_TASK DETAILS_:
Reproduce the full listing that appears beneath this instruction exactly.

○ ○ ○ ○

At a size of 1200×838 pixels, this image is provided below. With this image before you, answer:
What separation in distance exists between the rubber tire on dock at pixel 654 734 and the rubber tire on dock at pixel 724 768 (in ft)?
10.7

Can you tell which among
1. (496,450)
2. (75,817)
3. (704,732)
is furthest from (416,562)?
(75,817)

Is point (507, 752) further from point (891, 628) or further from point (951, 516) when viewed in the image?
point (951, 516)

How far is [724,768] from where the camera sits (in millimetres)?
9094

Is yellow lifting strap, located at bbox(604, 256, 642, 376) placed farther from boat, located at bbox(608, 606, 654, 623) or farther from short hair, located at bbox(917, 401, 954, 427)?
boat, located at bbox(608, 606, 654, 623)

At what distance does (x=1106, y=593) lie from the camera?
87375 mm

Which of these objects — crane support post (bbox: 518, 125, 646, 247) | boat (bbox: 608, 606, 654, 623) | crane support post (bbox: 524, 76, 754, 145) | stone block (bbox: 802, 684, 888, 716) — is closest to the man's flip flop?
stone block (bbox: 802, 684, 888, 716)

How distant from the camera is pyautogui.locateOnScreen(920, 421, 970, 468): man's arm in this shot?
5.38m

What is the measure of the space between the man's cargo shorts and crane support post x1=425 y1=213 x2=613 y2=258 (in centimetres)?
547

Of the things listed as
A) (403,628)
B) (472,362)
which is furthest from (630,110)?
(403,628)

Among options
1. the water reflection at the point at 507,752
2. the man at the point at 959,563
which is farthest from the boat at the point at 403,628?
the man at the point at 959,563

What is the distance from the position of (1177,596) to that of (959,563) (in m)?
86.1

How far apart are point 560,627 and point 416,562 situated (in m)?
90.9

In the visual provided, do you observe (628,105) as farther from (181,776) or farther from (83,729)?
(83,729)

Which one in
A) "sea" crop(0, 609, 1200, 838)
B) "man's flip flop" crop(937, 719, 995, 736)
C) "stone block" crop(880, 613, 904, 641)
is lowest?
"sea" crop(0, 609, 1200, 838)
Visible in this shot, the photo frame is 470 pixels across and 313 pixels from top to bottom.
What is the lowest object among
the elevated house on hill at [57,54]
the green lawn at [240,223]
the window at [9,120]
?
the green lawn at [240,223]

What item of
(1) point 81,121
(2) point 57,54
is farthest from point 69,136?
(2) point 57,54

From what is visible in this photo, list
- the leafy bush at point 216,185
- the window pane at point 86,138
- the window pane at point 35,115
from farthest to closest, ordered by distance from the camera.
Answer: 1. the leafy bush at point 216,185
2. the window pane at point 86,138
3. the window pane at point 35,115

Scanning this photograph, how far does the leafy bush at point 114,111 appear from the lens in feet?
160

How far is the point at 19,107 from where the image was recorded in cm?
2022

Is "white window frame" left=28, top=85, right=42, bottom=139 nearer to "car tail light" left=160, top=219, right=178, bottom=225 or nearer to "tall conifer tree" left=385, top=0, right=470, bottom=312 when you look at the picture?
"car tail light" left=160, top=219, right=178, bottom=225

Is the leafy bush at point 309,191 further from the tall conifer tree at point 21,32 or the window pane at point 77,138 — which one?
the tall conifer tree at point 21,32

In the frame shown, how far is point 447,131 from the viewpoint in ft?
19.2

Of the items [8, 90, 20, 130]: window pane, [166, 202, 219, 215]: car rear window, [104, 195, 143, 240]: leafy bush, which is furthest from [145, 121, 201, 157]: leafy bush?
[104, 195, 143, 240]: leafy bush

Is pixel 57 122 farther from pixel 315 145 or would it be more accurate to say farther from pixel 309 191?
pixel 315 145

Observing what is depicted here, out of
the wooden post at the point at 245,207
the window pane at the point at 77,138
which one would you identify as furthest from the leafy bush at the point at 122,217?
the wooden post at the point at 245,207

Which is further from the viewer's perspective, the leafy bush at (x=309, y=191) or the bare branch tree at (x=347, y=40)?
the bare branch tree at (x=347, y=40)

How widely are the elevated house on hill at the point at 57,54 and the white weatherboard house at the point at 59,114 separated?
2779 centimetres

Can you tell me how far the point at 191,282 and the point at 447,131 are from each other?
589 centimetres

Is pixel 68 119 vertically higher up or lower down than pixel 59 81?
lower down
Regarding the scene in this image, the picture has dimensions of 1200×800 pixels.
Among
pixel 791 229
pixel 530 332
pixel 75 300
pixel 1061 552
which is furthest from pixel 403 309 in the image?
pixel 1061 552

○ ○ ○ ○

_FINAL RESULT_:
At a size of 1200×838 pixels, this image is provided below. With this image before you, answer:
What separation in distance exists between the rubber tire on dock at pixel 654 734 and the rubber tire on dock at pixel 724 768 (in ft)?
10.7

Can you tell which among
1. (496,450)
2. (75,817)
3. (704,732)
is furthest from (416,562)?
(75,817)

Is point (507, 752) further from point (891, 628) or further from point (951, 516) when viewed in the image?
point (951, 516)

How far is [724,768] from where the camera sits (in millimetres)?
9094

Is yellow lifting strap, located at bbox(604, 256, 642, 376) placed farther from boat, located at bbox(608, 606, 654, 623) or farther from short hair, located at bbox(917, 401, 954, 427)?
boat, located at bbox(608, 606, 654, 623)

At what distance does (x=1106, y=593) lie from the camera?
87375 mm

Which of these objects — crane support post (bbox: 518, 125, 646, 247) | boat (bbox: 608, 606, 654, 623) | crane support post (bbox: 524, 76, 754, 145) | stone block (bbox: 802, 684, 888, 716) — is closest to the man's flip flop?
stone block (bbox: 802, 684, 888, 716)

How distant from the camera is pyautogui.locateOnScreen(920, 421, 970, 468): man's arm in this shot?
5.38m

What is the measure of the space between the man's cargo shorts and crane support post x1=425 y1=213 x2=613 y2=258 (in centimetres)?
547

Of the things listed as
A) (403,628)
B) (472,362)
which is furthest from (630,110)?
(403,628)

Among options
1. the water reflection at the point at 507,752
2. the man at the point at 959,563
which is farthest from the boat at the point at 403,628?
the man at the point at 959,563

What is the distance from the position of (1177,596) to that of (959,563) (in m)?
86.1

How far apart are point 560,627 and point 416,562 situated (in m)?
90.9

In the visual provided, do you observe (628,105) as farther from (181,776) or farther from (83,729)?
(83,729)

Which one in
A) "sea" crop(0, 609, 1200, 838)
B) "man's flip flop" crop(937, 719, 995, 736)
C) "stone block" crop(880, 613, 904, 641)
is lowest?
"sea" crop(0, 609, 1200, 838)
Visible in this shot, the photo frame is 470 pixels across and 313 pixels from top to bottom.
What is the lowest object among
the elevated house on hill at [57,54]
the green lawn at [240,223]
the window at [9,120]
?
the green lawn at [240,223]

What item of
(1) point 81,121
(2) point 57,54
is farthest from point 69,136?
(2) point 57,54

From what is visible in this photo, list
- the leafy bush at point 216,185
- the window pane at point 86,138
- the window pane at point 35,115
from farthest to closest, ordered by distance from the camera.
Answer: 1. the leafy bush at point 216,185
2. the window pane at point 86,138
3. the window pane at point 35,115

Scanning this photograph, how far does the leafy bush at point 114,111 appear from the lens in feet?
160

How far is the point at 19,107 from where the image was recorded in cm?
2022

Is "white window frame" left=28, top=85, right=42, bottom=139 nearer to "car tail light" left=160, top=219, right=178, bottom=225 or nearer to "tall conifer tree" left=385, top=0, right=470, bottom=312 when you look at the picture?
"car tail light" left=160, top=219, right=178, bottom=225

Is the leafy bush at point 309,191 further from the tall conifer tree at point 21,32 or the window pane at point 77,138 — which one?
the tall conifer tree at point 21,32

In the frame shown, how far is point 447,131 from the viewpoint in ft?
19.2

Of the items [8, 90, 20, 130]: window pane, [166, 202, 219, 215]: car rear window, [104, 195, 143, 240]: leafy bush, which is furthest from [145, 121, 201, 157]: leafy bush?
[104, 195, 143, 240]: leafy bush

Is pixel 57 122 farther from pixel 315 145 or would it be more accurate to say farther from pixel 309 191?
pixel 315 145

Observing what is depicted here, out of
the wooden post at the point at 245,207
the window pane at the point at 77,138
which one would you identify as furthest from the leafy bush at the point at 122,217?
the wooden post at the point at 245,207

Which is further from the viewer's perspective, the leafy bush at (x=309, y=191) or the bare branch tree at (x=347, y=40)?
the bare branch tree at (x=347, y=40)

How widely are the elevated house on hill at the point at 57,54 and the white weatherboard house at the point at 59,114 separated?
2779 centimetres

Can you tell me how far the point at 191,282 and the point at 447,131 are from each other?
589 centimetres

Is pixel 68 119 vertically higher up or lower down than pixel 59 81?
lower down
Regarding the scene in this image, the picture has dimensions of 1200×800 pixels.
Among
pixel 791 229
pixel 530 332
pixel 75 300
pixel 1061 552
which is furthest from pixel 403 309 in the image?
pixel 1061 552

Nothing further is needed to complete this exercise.